I have a Duprasi (called Monty) and he's the most wonderful creature. Quite a little character. He enjoys being handled and loves to run in his wheel and his ball. Unlike other rodents, he does not smell at all but he poos a lot but only on one layer of his gerbilarium. I hoover out the poo and do a wipe down each day and do a full clean (even though he never smells) every 2 weeks. When he is looking greasy I put a bowl of chinchilla sand in with him.


----------



## Felixteteddys (Oct 30, 2011)

But Duprasi are very social mices , they never do life alone.


----------



## Cuddypuppy (Jan 15, 2009)

Felixteteddys said:


> But Duprasi are very social mices , they never do life alone.


I have been advised to keep him alone.


----------



## Pollypocket2011 (Oct 23, 2011)

Yes I have read that you should house them alone, once they reach sexual maturity. Please correct me if I am wrong! :confused1:
Cuddypuppy-Monty sounds amazing, have you got any pics?
Felixteteddys your picture is brilliant and thank you for your reply. Every little bit of info is extremely helpful....
If you have any further tips please don't hesitate to share, I love reading about Duprasi :thumbup:
Thank you also to Crittery for answering my question :thumbup:

Thanks you all for your replies 
Polly x


----------



## Felixteteddys (Oct 30, 2011)

If duprasi do have enough space you can keep them as a couple !
They are really social like other mices but they need much space.
Most of people keep them alone of less space but thats no option , than its beeter to keep other mices! At the moment I have a group of 1.1 and 1.2 Duprasi on the spaceof 120 x 60 cm and 100 x 50 cm. Also importent are alive insects, otherwise they will eat their mate










This is the housing of our duprasi.
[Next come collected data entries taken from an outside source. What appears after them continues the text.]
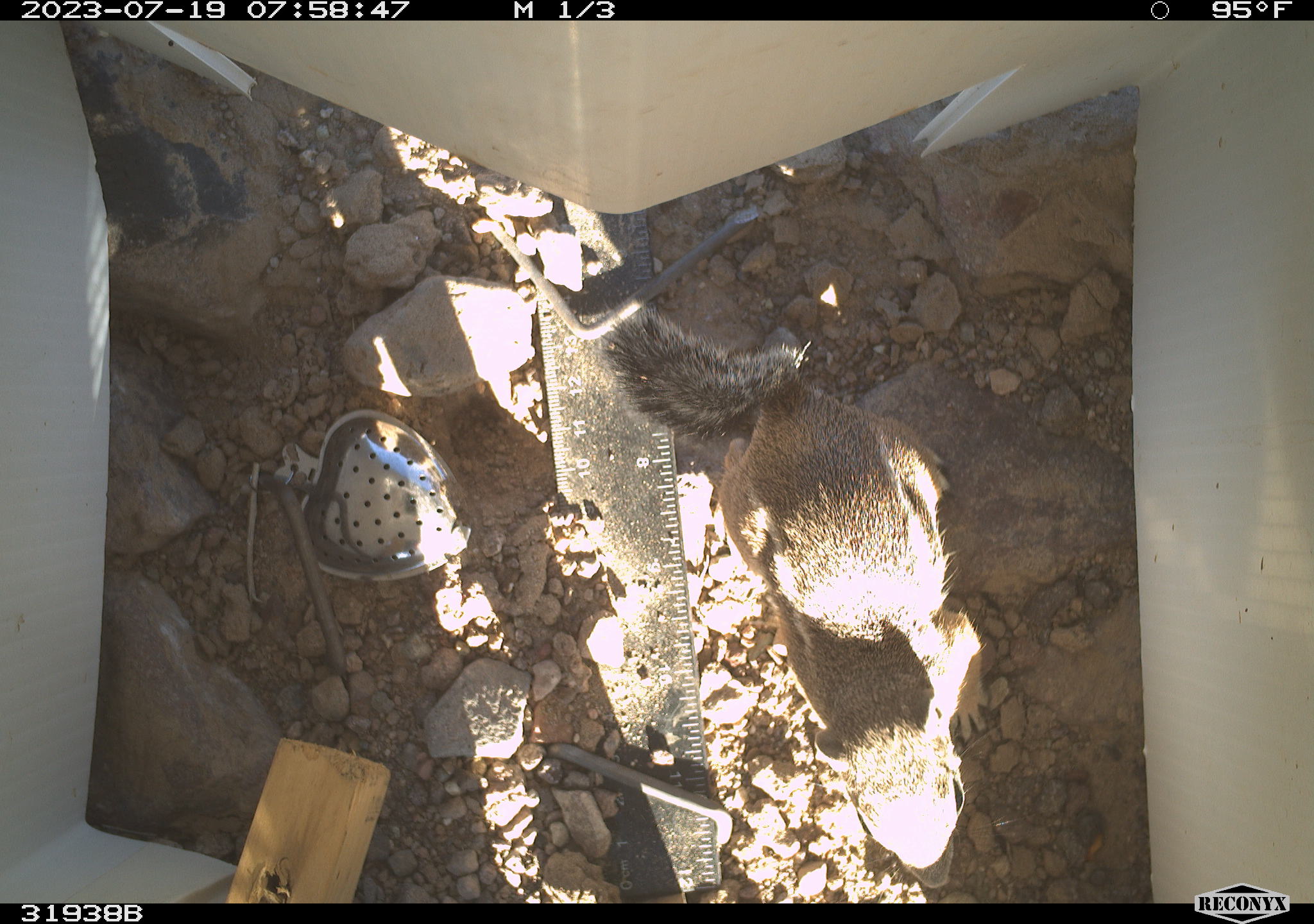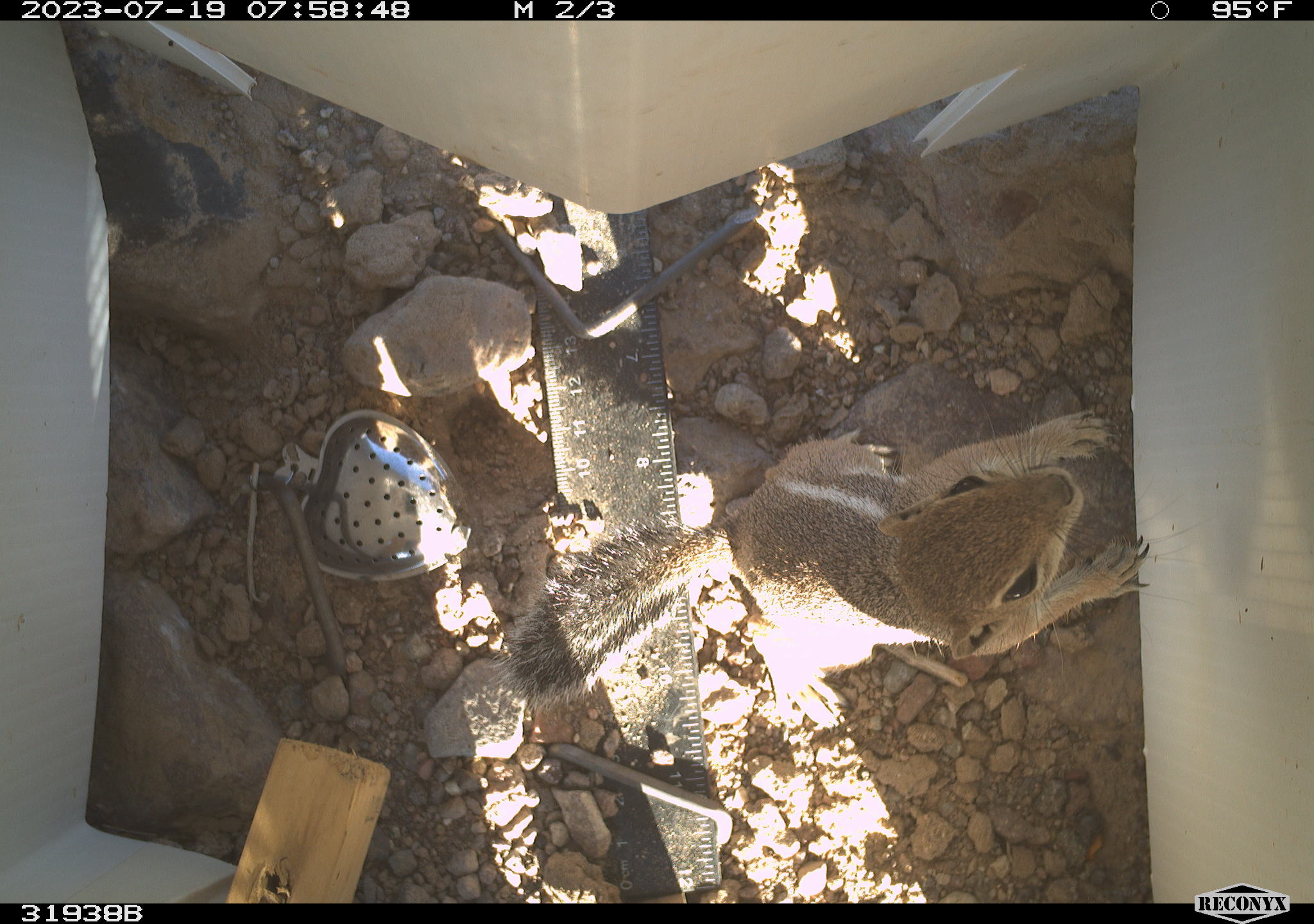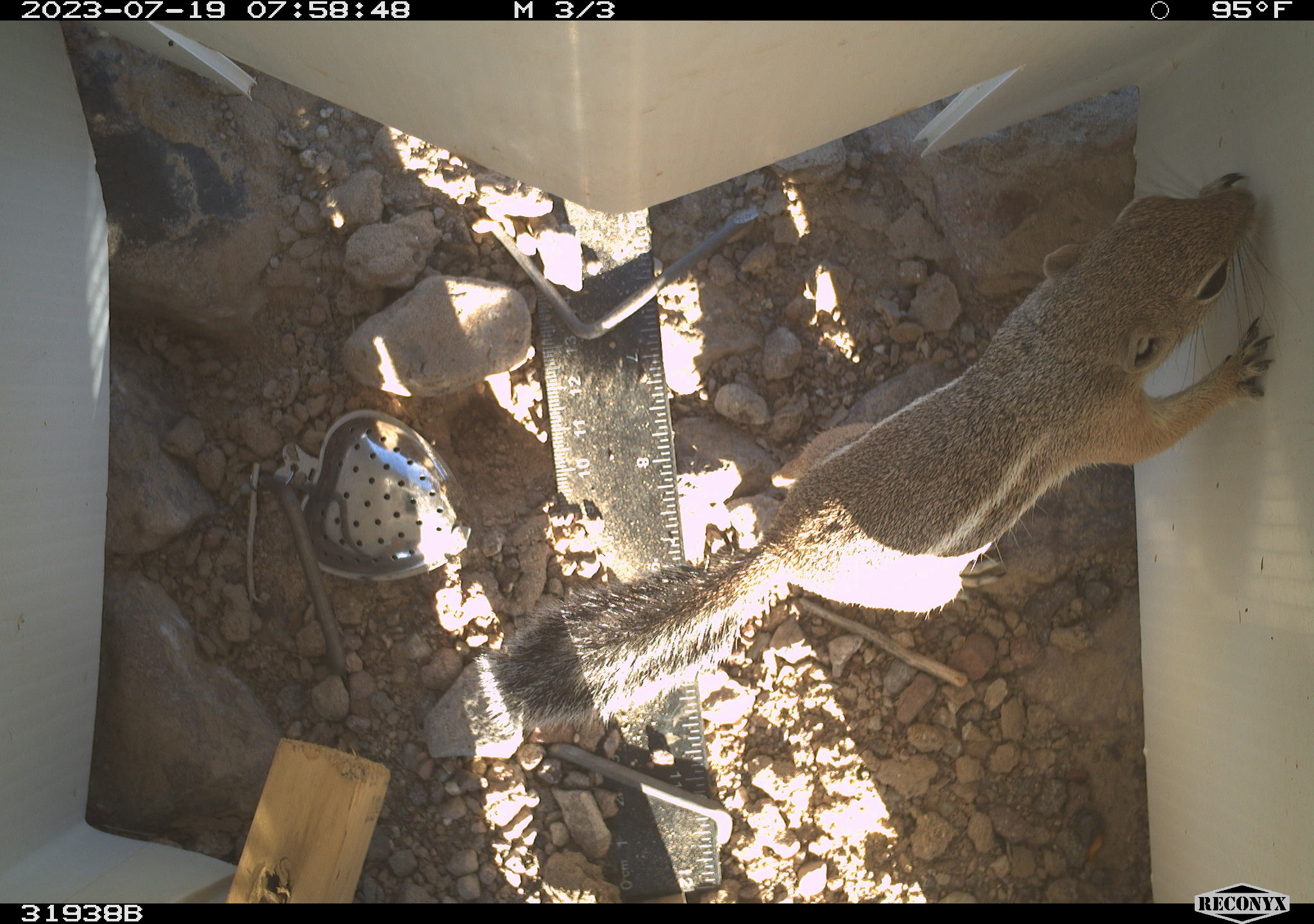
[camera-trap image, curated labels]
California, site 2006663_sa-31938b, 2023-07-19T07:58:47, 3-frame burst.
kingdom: Animalia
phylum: Chordata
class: Mammalia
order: Rodentia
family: Sciuridae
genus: Ammospermophilus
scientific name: Ammospermophilus leucurus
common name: white-tailed antelope squirrel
The Top one is for daddy while they do have babys!


----------



## Pollypocket2011 (Oct 23, 2011)

Wow your Duprasi look amazing! they look so happy and healthy!
Great set up too :thumbup:


----------



## paulakim (Sep 3, 2012)

the duprasi is not a colony animal and live alone in the wild only coming together to mate, they do not need the company of others, some people have housed males together with no problem in a large set-up, but some have found that once they reach maturity they have stared to fight and have to be separated, females should not be housed together as there more likely to fight and even male/females should not be housed together. also they are not mice related but a member of the gerbil family.


----------



## elmthesofties (Aug 8, 2011)

Felixteteddys said:


> Also importent are alive insects, otherwise they will eat their mate


This bit worries me. A lot. I presume you know this from experience, after all.
Old thread, yes, but something which worries me nonetheless.


----------